Rows from a spatial reasoning dataset:
— BEGIN —
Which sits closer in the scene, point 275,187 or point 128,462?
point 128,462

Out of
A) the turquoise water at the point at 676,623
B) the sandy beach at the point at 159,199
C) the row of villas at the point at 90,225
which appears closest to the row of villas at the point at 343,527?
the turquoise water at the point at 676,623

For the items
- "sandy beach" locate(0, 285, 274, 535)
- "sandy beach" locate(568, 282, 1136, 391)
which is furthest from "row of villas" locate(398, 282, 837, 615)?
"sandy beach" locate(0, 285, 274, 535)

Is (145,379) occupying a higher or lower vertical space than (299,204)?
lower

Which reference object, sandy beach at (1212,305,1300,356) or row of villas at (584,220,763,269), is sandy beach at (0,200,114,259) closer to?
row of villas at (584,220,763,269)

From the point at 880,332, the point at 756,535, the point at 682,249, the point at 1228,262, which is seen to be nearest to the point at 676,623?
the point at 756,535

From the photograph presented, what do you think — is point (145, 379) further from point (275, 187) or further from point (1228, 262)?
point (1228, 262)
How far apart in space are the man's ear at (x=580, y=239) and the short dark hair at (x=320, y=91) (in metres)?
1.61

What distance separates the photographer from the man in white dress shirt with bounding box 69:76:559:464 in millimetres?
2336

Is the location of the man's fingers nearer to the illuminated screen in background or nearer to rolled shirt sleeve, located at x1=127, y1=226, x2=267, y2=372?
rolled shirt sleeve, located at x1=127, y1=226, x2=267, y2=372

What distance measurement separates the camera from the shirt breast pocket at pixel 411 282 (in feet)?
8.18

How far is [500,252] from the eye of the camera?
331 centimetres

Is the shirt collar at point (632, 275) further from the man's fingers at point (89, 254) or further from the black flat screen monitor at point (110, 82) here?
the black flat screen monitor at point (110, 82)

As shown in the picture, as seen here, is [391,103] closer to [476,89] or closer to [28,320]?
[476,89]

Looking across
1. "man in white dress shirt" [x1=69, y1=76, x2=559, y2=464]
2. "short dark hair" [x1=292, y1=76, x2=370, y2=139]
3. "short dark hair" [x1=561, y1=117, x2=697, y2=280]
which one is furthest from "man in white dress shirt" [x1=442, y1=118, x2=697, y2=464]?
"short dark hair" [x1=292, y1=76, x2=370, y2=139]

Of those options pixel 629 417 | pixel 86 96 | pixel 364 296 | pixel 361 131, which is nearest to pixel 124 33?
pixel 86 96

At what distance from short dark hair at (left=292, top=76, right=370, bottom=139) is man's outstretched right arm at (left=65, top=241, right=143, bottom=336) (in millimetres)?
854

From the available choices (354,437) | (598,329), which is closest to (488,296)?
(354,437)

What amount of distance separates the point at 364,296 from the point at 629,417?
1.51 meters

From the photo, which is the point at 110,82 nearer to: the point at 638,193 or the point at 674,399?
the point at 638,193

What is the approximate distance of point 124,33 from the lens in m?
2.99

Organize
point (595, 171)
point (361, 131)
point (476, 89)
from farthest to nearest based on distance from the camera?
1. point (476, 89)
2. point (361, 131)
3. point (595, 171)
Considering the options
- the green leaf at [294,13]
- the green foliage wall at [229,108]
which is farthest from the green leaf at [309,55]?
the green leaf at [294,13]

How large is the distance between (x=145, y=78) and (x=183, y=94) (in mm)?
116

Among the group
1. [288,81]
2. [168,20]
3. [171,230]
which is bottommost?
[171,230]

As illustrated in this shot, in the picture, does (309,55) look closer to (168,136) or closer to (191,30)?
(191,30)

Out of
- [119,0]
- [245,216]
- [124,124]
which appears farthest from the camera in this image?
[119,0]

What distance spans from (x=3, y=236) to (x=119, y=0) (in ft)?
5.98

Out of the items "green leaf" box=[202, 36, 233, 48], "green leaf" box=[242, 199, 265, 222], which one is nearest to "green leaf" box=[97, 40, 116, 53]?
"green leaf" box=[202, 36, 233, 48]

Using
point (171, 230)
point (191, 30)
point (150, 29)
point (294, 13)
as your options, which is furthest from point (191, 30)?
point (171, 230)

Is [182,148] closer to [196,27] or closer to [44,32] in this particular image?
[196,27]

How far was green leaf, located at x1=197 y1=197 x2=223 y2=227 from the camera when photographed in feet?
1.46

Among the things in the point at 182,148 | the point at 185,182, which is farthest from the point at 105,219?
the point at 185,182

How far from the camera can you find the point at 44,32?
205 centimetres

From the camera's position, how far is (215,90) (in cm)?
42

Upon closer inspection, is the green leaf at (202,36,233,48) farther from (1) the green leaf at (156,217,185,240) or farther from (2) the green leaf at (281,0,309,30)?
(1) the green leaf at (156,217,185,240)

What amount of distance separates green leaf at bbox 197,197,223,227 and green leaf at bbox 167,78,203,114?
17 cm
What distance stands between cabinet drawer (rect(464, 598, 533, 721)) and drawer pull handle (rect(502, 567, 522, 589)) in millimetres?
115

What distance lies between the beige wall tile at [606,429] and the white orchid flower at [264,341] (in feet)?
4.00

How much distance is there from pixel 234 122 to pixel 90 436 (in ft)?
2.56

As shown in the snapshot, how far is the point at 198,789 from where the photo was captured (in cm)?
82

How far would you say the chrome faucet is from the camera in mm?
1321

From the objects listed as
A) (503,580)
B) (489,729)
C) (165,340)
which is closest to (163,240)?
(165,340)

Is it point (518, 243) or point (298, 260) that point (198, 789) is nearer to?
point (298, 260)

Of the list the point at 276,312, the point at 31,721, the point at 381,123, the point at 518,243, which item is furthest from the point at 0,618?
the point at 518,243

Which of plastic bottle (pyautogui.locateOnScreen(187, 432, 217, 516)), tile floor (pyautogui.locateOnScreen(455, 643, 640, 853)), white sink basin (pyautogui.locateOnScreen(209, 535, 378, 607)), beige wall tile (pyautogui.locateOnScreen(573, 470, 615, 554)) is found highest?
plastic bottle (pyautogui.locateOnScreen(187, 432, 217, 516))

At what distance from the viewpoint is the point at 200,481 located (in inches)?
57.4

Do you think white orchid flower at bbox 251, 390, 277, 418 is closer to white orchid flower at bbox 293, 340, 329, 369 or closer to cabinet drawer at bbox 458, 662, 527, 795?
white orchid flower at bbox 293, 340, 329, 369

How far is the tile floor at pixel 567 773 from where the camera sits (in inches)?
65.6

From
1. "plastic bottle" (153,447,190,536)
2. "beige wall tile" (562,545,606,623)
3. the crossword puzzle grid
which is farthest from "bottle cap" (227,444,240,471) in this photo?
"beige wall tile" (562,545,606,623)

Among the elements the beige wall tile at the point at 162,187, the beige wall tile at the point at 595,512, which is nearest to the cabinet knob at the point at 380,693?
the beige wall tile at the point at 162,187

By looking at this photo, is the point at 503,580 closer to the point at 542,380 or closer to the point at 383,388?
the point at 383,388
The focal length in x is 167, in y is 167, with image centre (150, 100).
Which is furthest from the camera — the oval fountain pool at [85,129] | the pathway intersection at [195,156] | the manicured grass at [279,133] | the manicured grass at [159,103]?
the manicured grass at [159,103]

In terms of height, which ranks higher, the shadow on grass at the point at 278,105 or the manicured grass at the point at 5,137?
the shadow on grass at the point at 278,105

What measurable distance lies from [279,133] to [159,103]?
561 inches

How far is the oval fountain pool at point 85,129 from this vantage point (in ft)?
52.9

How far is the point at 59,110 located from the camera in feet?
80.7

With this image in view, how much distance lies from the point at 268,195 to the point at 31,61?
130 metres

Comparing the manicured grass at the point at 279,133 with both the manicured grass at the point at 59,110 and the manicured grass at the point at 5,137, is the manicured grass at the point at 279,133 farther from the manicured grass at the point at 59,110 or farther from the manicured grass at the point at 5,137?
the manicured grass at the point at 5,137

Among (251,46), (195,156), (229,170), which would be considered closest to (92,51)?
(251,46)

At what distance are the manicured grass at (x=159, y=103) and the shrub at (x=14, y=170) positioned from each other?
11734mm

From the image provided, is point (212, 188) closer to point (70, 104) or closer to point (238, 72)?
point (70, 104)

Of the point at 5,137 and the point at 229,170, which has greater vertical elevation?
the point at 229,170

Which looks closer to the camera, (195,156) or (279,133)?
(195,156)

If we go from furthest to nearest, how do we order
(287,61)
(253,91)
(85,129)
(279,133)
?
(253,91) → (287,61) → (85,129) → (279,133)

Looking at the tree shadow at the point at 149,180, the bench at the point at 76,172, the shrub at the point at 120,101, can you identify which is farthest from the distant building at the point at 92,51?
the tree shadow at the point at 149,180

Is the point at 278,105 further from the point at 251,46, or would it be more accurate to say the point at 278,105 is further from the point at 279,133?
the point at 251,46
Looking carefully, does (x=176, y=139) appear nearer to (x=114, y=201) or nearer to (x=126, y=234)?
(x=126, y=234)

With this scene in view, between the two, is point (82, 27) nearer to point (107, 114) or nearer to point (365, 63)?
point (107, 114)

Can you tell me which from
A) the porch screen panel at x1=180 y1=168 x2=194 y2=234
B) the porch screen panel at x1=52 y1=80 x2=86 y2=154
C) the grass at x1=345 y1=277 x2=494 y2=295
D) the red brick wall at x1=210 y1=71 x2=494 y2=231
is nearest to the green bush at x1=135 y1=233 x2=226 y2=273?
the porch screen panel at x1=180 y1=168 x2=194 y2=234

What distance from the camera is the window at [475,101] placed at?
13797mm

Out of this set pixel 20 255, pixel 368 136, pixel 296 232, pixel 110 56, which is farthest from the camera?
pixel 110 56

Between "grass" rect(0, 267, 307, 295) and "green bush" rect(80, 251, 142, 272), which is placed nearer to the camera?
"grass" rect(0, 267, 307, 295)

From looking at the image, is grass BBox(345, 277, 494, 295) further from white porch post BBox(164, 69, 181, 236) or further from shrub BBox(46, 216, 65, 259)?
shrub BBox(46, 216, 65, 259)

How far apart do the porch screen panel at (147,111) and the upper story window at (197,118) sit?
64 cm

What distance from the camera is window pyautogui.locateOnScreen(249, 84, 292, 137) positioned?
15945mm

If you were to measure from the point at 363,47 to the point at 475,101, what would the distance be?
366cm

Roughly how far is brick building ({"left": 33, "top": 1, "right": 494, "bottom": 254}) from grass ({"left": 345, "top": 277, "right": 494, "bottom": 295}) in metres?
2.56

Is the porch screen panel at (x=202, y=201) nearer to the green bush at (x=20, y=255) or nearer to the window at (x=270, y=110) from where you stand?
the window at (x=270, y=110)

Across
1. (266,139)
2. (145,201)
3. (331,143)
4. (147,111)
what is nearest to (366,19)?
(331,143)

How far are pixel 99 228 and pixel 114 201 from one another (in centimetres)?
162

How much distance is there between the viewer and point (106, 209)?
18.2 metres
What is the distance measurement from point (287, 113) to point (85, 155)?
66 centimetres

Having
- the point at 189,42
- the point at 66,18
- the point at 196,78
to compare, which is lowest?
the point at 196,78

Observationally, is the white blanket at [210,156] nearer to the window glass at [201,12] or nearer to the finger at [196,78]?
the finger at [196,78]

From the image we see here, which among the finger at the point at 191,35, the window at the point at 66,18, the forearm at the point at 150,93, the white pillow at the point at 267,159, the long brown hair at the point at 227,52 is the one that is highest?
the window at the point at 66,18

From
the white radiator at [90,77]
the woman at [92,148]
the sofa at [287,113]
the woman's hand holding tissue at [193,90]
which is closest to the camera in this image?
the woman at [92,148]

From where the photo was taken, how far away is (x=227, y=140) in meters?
— END —
SET EXERCISE: Please quote nothing but the lines from the line with "Observationally, is the" through the end of the data above, exactly as written, ends included.

SOLUTION:
Observationally, is the white blanket at [210,156] nearer to the window glass at [201,12] or nearer to the finger at [196,78]?
the finger at [196,78]

From the image we see here, which among the finger at the point at 191,35, the window at the point at 66,18, the forearm at the point at 150,93, the white pillow at the point at 267,159, the long brown hair at the point at 227,52 is the one that is highest?
the window at the point at 66,18

From
the white radiator at [90,77]
the woman at [92,148]
the sofa at [287,113]
the woman's hand holding tissue at [193,90]
which is closest to the camera in this image?
the woman at [92,148]

From where the photo was taken, how far away is (x=227, y=140) in meters?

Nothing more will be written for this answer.